BEGIN TEXT BLOCK
As the Jewish people return to national independence, we have already seen sparks of the Divine Spirit return, specifically among those whose compassion for their people has empowered them to break through their own psychological barriers. Clear illustrations of what the Rambam describes as the first level of nevua can be found in the valor and heroism of the pre-state Jewish freedom fighters and subsequent Israeli soldiers whose deeds resemble those of Shimshon, of whom it says “A spirit of HaShem came over him… and he struck down thirty men” (SHOFTIM 14:19). And a unique example of an even higher prophetic level in modern times was the revolutionary Hebrew poet Uri Zvi Greenberg.

The fact that Greenberg’s poetry features the pre-state Jewish underground, the Holocaust in Europe and Hebrew wars of liberation would not astonish anyone unless they were to read the dates at the bottom of each poem. Each historic event was recorded by the poet several years before actually occurring. Fellow poet Ḥaim Naḥman Bialik once asked Uri Zvi how he was able to write of the Holocaust and describe the slaughter of millions of Jews in 5682 (1922).  Greenberg replied “But I see it.” In fact, many of the poems inReḥovot Hanahar, a 5711 (1951) volume detailing the Shoah, were written the previous decade before reports of Nazi atrocities had begun to reach the world. Yet all of the details that later emerged corresponded to the words found in Greenberg’s poetry. Holy of Holies describes the brutal murder of the poet’s mother. He had written it before the actual event from a nightmare he once had, simply recording what he torturously saw.
END TEXT BLOCK
BEGIN SUPPLIED INFORMATION
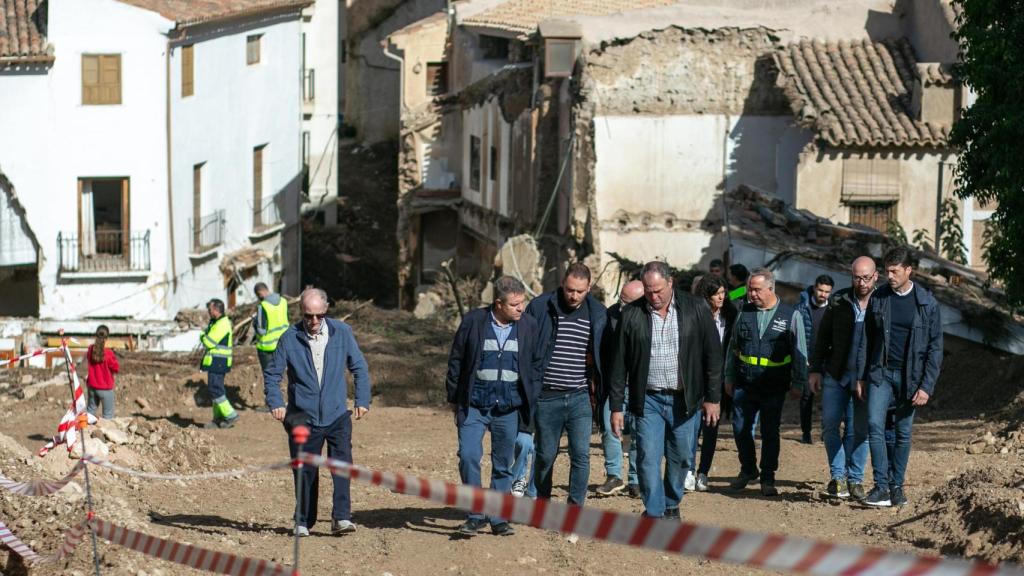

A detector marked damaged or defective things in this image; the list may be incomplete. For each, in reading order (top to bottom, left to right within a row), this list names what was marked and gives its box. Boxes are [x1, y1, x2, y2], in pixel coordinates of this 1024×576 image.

broken roof [0, 0, 50, 63]
broken roof [462, 0, 679, 37]
broken roof [774, 37, 950, 147]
END SUPPLIED INFORMATION
• [CHECK YOUR UNDERSTANDING]:
1/ Name the historic subjects that, according to the passage on Uri Zvi Greenberg, his poetry features.
2/ Resume the passage on Uri Zvi Greenberg's prophetic poetry, starting after its final sentence.

• [TASK ANSWERS]:
1/
- The pre-state Jewish underground
- The Holocaust in Europe
- Hebrew wars of liberation

2/
From 5682, Uri Zvi wrote and spoke incessantly about the terrible catastrophe approaching Europe’s Jews. But although his poems were widely accepted as great cultural works, the masses were not able to heed their warnings or to recognize the dangers rapidly approaching.

Throughout the decade leading up to World War II, the poet pleaded with the Jews of Poland to organize an emergency evacuation home to Palestine. But the people could not grasp the truth in Greenberg’s warnings. Trapped in the day-to-day realities of their individual lives, most Jews were too shortsighted to see the events developing around them.

Following the miraculous Exodus from Egypt, the Children of Israel were crossing through the Sea of Reeds to freedom. The Midrashrelates that one Hebrew complained to another about the mud they had to walk through in order to get across (Shemot Rabbah 24:1). They were on their way from slavery to freedom and one man could not see past the mud on his feet. A navi does not allow the mud to concern him because he can envision a greater historic picture unfolding. He sees the course of events shaping and is consciously attached to the higher life of Israel’s national soul, encompassing each Jew in every generation throughout time.

Following the Holocaust, Uri Zvi wrote a poem in which he dialogues with HaShem. In it he asks: “How did I ever get here? A man of vision befouled by their mud…”

Like the Hebrew complaining about mud while crossing the sea, many Jews in Europe saw only what was immediate in front of them. And because they were blinded by their illusions of ego, they could not attain the minimum level of Divine Spirit necessary to understand a man trying so desperately to save them.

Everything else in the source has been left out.